Problem to work on – Return each line of the records below that contains the word "farthest", copying every such line in full.

[Collected data]
★ ★ ★ ★ ★
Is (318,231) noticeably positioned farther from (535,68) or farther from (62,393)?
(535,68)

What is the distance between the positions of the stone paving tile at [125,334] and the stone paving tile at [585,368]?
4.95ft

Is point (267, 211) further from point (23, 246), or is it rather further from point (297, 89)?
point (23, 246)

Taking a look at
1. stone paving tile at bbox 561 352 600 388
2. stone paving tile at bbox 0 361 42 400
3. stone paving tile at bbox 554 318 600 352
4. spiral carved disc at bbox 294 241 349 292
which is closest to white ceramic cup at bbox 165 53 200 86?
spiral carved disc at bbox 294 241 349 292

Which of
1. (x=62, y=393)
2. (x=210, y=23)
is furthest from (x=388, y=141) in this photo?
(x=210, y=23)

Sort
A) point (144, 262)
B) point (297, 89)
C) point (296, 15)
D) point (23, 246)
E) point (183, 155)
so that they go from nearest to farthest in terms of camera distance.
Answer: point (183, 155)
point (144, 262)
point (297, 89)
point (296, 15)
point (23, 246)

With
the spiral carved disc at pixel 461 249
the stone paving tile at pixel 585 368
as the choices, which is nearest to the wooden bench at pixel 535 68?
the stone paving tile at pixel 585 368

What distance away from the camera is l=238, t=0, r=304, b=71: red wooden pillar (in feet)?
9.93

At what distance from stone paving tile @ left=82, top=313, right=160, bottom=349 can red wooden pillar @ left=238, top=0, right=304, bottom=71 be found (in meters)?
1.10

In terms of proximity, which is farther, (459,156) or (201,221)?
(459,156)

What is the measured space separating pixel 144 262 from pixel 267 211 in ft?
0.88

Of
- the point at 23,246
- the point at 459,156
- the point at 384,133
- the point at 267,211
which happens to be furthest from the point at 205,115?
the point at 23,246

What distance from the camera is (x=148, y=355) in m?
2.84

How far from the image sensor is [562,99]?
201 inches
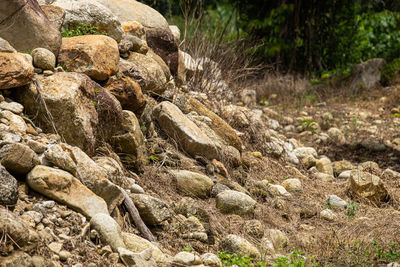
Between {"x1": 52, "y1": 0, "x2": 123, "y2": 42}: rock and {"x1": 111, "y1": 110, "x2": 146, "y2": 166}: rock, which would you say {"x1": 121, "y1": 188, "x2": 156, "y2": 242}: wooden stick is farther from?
{"x1": 52, "y1": 0, "x2": 123, "y2": 42}: rock

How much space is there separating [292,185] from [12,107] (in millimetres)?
2793

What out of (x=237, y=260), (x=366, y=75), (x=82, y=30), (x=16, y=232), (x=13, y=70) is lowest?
(x=366, y=75)

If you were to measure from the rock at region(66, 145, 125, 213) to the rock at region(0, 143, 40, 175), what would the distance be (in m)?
0.32

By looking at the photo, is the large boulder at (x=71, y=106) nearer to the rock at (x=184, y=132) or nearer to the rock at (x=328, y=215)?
the rock at (x=184, y=132)

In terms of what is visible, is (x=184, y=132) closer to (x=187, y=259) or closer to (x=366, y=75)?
(x=187, y=259)

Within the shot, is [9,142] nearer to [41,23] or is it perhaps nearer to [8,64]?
[8,64]

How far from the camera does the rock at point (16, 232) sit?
189 centimetres

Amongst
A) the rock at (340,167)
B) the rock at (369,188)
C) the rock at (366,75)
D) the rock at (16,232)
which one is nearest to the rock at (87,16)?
the rock at (16,232)

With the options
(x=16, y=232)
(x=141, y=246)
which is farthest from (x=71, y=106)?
(x=16, y=232)

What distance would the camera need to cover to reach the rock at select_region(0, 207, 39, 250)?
1891 millimetres

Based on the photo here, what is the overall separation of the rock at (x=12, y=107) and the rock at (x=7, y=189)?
28.9 inches

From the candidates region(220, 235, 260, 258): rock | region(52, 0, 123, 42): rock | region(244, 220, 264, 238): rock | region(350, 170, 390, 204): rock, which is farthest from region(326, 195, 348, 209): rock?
region(52, 0, 123, 42): rock

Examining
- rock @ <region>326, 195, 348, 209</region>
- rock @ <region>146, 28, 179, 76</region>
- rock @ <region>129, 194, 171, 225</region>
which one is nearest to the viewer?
rock @ <region>129, 194, 171, 225</region>

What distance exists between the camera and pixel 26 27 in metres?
3.26
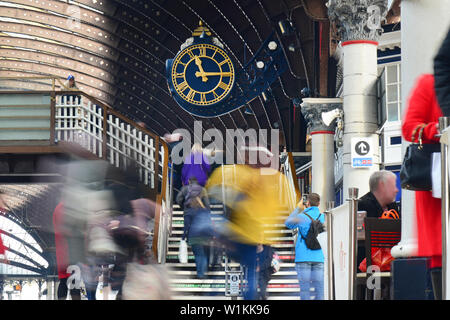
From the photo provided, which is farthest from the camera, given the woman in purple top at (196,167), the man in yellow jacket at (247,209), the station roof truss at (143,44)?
the station roof truss at (143,44)

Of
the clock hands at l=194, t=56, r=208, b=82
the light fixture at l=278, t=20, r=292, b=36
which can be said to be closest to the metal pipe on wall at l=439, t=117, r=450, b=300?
the clock hands at l=194, t=56, r=208, b=82

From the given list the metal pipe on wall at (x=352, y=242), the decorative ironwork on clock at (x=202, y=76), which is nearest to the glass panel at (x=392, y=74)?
the decorative ironwork on clock at (x=202, y=76)

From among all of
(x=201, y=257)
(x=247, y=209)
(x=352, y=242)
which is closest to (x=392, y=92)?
(x=201, y=257)

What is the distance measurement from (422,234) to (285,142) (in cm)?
2793

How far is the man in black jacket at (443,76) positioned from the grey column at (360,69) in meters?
10.7

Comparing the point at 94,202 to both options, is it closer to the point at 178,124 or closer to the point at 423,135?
the point at 423,135

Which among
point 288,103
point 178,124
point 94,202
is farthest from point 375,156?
point 178,124

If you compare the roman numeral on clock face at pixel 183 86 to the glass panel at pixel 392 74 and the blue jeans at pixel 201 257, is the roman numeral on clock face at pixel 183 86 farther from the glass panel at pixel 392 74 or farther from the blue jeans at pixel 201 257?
the blue jeans at pixel 201 257

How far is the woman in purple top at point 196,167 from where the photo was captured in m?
13.5

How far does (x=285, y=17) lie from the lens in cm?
2516

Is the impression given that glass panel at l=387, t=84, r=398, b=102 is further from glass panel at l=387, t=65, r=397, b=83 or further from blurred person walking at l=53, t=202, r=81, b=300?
blurred person walking at l=53, t=202, r=81, b=300

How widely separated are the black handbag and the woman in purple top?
8.52m

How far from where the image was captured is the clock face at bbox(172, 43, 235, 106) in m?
21.0

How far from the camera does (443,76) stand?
4.89m
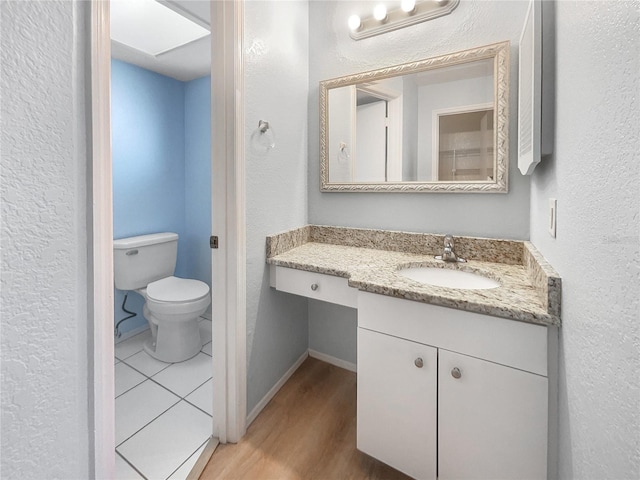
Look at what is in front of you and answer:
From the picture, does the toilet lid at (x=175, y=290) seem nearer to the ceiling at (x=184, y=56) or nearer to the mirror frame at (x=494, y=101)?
the mirror frame at (x=494, y=101)

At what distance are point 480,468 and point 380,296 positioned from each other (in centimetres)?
63

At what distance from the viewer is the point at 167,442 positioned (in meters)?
1.35

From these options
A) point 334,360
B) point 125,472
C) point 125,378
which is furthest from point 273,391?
point 125,378

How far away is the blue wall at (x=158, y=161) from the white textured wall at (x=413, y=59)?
1.17 metres

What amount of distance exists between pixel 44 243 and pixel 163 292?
1.69 m

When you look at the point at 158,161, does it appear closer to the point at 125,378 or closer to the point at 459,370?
the point at 125,378

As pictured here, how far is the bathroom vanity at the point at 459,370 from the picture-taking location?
2.88 ft

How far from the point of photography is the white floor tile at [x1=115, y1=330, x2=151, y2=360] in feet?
6.87

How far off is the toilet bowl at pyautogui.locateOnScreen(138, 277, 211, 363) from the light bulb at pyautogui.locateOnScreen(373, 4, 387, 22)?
1.96m

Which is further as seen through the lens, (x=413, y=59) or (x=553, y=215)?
(x=413, y=59)

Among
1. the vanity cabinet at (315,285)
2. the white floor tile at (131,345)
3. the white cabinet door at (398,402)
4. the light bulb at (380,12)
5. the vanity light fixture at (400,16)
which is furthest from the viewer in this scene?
the white floor tile at (131,345)

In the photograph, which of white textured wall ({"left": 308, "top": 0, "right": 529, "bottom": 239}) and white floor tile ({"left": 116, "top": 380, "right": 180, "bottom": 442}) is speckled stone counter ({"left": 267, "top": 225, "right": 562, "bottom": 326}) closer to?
white textured wall ({"left": 308, "top": 0, "right": 529, "bottom": 239})

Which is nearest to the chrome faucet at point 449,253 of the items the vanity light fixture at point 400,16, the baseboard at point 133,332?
the vanity light fixture at point 400,16

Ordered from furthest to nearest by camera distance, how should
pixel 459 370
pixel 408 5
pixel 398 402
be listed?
pixel 408 5 → pixel 398 402 → pixel 459 370
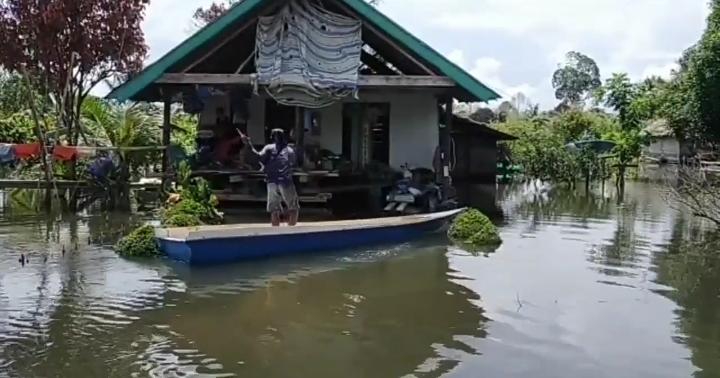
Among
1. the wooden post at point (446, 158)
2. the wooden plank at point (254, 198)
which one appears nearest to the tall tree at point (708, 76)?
the wooden post at point (446, 158)

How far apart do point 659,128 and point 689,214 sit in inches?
937

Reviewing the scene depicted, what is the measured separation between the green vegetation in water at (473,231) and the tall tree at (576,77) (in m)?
70.2

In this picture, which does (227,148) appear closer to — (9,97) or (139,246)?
(139,246)

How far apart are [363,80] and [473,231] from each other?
4.06 metres

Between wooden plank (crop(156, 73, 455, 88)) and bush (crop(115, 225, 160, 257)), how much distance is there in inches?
201

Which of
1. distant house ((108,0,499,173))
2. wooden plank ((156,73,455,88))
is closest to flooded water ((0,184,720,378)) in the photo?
wooden plank ((156,73,455,88))

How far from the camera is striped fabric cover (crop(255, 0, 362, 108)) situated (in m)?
15.8

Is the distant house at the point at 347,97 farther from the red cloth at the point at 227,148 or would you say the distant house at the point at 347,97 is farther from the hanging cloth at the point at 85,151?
the hanging cloth at the point at 85,151

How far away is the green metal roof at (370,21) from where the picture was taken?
50.6ft

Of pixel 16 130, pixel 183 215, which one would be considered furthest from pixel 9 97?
pixel 183 215

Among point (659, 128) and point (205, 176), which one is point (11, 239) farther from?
point (659, 128)

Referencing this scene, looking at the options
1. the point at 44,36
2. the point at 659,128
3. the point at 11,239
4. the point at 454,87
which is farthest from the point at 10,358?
the point at 659,128

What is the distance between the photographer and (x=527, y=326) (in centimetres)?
784

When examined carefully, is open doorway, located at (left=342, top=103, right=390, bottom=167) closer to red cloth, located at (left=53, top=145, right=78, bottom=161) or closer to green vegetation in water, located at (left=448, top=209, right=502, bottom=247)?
green vegetation in water, located at (left=448, top=209, right=502, bottom=247)
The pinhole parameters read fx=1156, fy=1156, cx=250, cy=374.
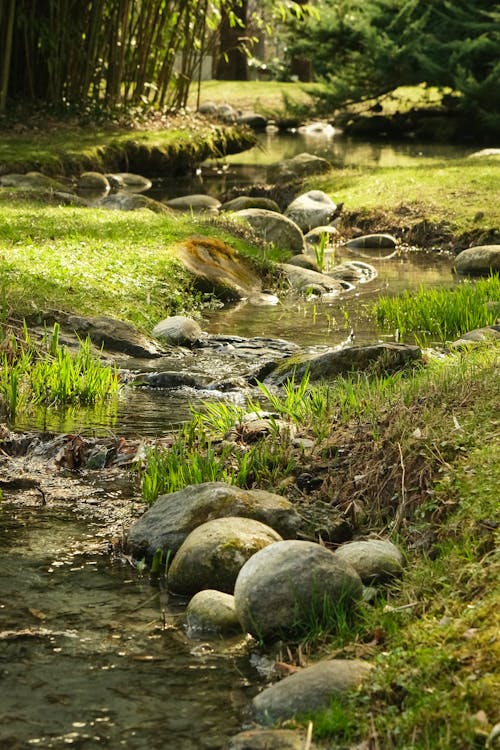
★ ★ ★ ★ ★
Solved exercise –
so that they go from nearest to farthest in terms of camera distance.
which is farthest from (x=71, y=106)?
From the candidates region(220, 235, 260, 258): rock | region(52, 0, 123, 42): rock | region(244, 220, 264, 238): rock | region(350, 170, 390, 204): rock, which is farthest from region(326, 195, 348, 209): rock?
From the photo provided, which is farthest from the camera, given the woman in purple top at (196,167), the man in yellow jacket at (247,209), the station roof truss at (143,44)?
is farthest from point 375,156?
which is farthest from the point at 10,358?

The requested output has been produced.